Mendagri bersikukuh terdakwa Ahok tetap aktif

Menteri Dalam Negeri Tjahjo Kumolo
Menteri Dalam Negeri Tjahjo Kumolo menghargai pendapat Ketua Mahkamah Agung (MA) Hatta Ali tentang permintaan fatwa MA atas status Basuki Tjahaja Purnama alias Ahok sebagai Gubernur DKI.

Tjahjo tidak akan memaksakan MA mengeluarkan fatwa yang diminta jika memang dinilai tidak perlu.

"Soal fatwa MA, kami tidak memaksakan MA mau buat fatwa atau tidak", ujar Tjahjo di Kompleks Istana Presiden, Jakarta, Kamis (16/2/).

"Statement Ketua MA kan menyerahkan ke Mendagri, jadi apa yang sudah saya anggap benar, ya itu benar.

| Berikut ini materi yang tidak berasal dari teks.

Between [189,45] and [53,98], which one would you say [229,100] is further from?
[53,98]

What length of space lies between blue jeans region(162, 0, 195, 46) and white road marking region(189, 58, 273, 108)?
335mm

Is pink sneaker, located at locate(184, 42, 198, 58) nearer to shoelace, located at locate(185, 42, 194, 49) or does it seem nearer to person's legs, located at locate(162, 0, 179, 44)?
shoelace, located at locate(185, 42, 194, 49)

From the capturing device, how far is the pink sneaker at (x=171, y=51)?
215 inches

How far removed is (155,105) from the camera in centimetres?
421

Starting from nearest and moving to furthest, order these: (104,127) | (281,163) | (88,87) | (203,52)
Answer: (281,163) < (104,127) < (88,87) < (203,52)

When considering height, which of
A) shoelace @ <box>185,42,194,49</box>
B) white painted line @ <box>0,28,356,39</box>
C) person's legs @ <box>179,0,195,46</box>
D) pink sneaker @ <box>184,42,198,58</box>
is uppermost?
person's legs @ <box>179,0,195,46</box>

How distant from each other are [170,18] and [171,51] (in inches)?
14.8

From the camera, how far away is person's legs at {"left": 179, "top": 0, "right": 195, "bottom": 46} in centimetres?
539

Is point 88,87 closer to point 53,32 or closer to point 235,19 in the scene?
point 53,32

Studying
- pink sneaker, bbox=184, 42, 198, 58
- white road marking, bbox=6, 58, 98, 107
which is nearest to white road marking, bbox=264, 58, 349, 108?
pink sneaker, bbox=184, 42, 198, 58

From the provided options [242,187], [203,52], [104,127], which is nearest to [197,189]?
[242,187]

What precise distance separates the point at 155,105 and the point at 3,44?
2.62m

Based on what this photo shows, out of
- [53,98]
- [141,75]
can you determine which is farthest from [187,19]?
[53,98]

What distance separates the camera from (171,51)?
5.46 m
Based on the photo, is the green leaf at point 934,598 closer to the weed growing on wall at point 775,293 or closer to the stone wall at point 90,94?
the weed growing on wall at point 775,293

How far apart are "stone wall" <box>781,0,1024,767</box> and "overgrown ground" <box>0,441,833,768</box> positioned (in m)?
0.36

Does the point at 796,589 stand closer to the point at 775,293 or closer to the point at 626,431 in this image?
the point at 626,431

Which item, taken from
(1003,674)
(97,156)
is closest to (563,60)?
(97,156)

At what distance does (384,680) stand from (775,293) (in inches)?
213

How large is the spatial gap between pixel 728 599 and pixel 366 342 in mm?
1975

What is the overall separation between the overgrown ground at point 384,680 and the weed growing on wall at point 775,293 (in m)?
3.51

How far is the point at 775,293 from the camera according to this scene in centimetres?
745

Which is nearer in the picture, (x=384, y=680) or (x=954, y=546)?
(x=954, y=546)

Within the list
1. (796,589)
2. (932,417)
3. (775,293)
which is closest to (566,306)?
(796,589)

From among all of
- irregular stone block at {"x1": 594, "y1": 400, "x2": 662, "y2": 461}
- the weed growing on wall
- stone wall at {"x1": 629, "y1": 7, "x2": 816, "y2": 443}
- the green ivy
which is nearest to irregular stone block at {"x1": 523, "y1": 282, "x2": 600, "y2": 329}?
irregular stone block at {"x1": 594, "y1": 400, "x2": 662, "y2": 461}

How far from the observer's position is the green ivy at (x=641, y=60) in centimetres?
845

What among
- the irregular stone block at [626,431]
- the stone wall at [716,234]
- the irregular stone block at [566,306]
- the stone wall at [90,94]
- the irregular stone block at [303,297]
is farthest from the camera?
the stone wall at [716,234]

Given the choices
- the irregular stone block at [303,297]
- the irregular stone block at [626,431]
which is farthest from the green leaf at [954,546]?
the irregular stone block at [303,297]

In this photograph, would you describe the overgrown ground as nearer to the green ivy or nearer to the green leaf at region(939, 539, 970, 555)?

Jadi, ya sudah", kata dia.

Oleh sebab itu, Tjahjo tidak akan mengubah keputusannya soal mengaktifkan kembali Ahok menjadi Gubernur DKI Jakarta, yang juga menjadi terdakwa penistaan agama.

"Saya yakin betul, saya mempertanggungjawabkannya kepada Bapak Presiden apa yang sudah saya putuskan belum memberhentikan (Basuki)", ujar Tjahjo.

Keputusan mengaktifkan kembali Ahok menjadi Gubernur DKI Jakarta menuai protes.

Bahkan, sebagian fraksi di DPR ingin menggunakan hak angket untuk mempertanyakan keputusan Mendagri.

Ahok dianggap tidak bisa lagi aktif menjadi Gubernur DKI karena status hukumnya sebagai terdakwa kasus penodaan agama.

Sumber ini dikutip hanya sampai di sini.